**PROBLEM TO SOLVE:** Copy every line of the records below word for word, leaving out the pictures.
======== RECORDS SUPPLIED ========
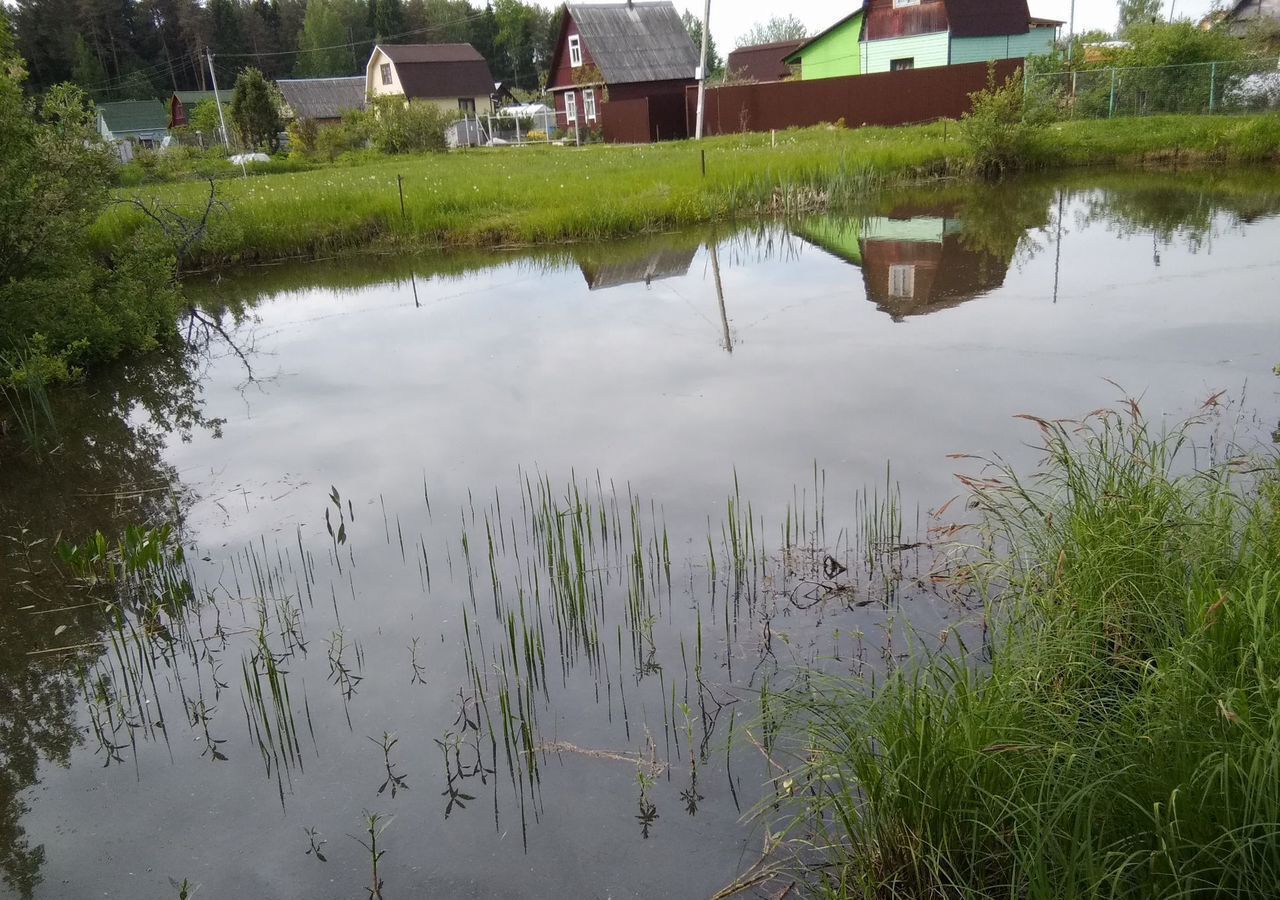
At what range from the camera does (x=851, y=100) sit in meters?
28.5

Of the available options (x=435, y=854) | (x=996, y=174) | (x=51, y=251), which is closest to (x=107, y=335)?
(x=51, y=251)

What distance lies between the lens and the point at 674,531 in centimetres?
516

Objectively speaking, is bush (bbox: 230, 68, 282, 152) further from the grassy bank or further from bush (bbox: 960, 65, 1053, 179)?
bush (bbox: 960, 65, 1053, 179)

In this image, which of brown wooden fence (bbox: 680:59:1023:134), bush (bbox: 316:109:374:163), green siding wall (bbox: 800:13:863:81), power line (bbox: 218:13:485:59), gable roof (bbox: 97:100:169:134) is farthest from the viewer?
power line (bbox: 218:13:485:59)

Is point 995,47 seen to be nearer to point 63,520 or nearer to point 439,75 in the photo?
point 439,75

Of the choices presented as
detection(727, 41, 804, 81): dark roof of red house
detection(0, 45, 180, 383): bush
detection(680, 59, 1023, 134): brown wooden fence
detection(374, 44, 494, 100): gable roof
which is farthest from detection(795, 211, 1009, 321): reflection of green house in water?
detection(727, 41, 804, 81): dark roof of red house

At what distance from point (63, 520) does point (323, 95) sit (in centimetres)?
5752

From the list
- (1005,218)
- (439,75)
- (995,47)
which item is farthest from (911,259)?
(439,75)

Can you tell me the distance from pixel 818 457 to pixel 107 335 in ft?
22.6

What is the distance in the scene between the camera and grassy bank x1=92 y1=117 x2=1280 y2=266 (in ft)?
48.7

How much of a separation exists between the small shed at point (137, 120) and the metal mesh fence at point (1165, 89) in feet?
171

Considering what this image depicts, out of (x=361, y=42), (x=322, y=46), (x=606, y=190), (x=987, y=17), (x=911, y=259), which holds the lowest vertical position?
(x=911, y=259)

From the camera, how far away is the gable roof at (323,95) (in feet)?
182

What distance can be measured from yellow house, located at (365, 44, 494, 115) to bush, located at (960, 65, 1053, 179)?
========
**TASK OUTPUT:**
At what range from the camera does (x=851, y=100) sit in meters?
28.5

Of the available options (x=435, y=854) | (x=996, y=174) | (x=51, y=251), which is closest to (x=107, y=335)?
(x=51, y=251)

What distance lies between the lens and the point at 674,531 in centimetres?
516

Objectively speaking, is bush (bbox: 230, 68, 282, 152) further from the grassy bank or further from bush (bbox: 960, 65, 1053, 179)?
bush (bbox: 960, 65, 1053, 179)

In this image, which of brown wooden fence (bbox: 680:59:1023:134), bush (bbox: 316:109:374:163), green siding wall (bbox: 800:13:863:81), power line (bbox: 218:13:485:59), gable roof (bbox: 97:100:169:134) is farthest from the viewer?
power line (bbox: 218:13:485:59)

Is point 995,47 seen to be nearer to point 63,520 or nearer to point 439,75 in the photo?
point 439,75

Of the choices presented as
detection(727, 41, 804, 81): dark roof of red house
detection(0, 45, 180, 383): bush
detection(680, 59, 1023, 134): brown wooden fence
detection(374, 44, 494, 100): gable roof
which is farthest from detection(795, 211, 1009, 321): reflection of green house in water?
detection(727, 41, 804, 81): dark roof of red house

At what distance from point (63, 520) does point (323, 95) sit (in centimetres)?
5752

From the list
- (1005,218)
- (439,75)
- (995,47)
which item is farthest from (911,259)?
(439,75)

Can you tell me the distance from pixel 818 457 to pixel 107 335 in ft?
22.6

What is the distance in the scene between the camera and grassy bank x1=92 y1=117 x2=1280 y2=266 (in ft)?
48.7

How much of a separation exists between the small shed at point (137, 120) and the metal mesh fence at point (1165, 89) in feet?
171

Considering what this image depicts, out of (x=361, y=42), (x=322, y=46), (x=606, y=190), (x=987, y=17), (x=911, y=259), which holds the lowest vertical position?
(x=911, y=259)

From the camera, how far away is the gable roof at (323,95) (in feet)?
182

What distance can be measured from yellow house, located at (365, 44, 494, 115) to bush, located at (960, 65, 1053, 179)?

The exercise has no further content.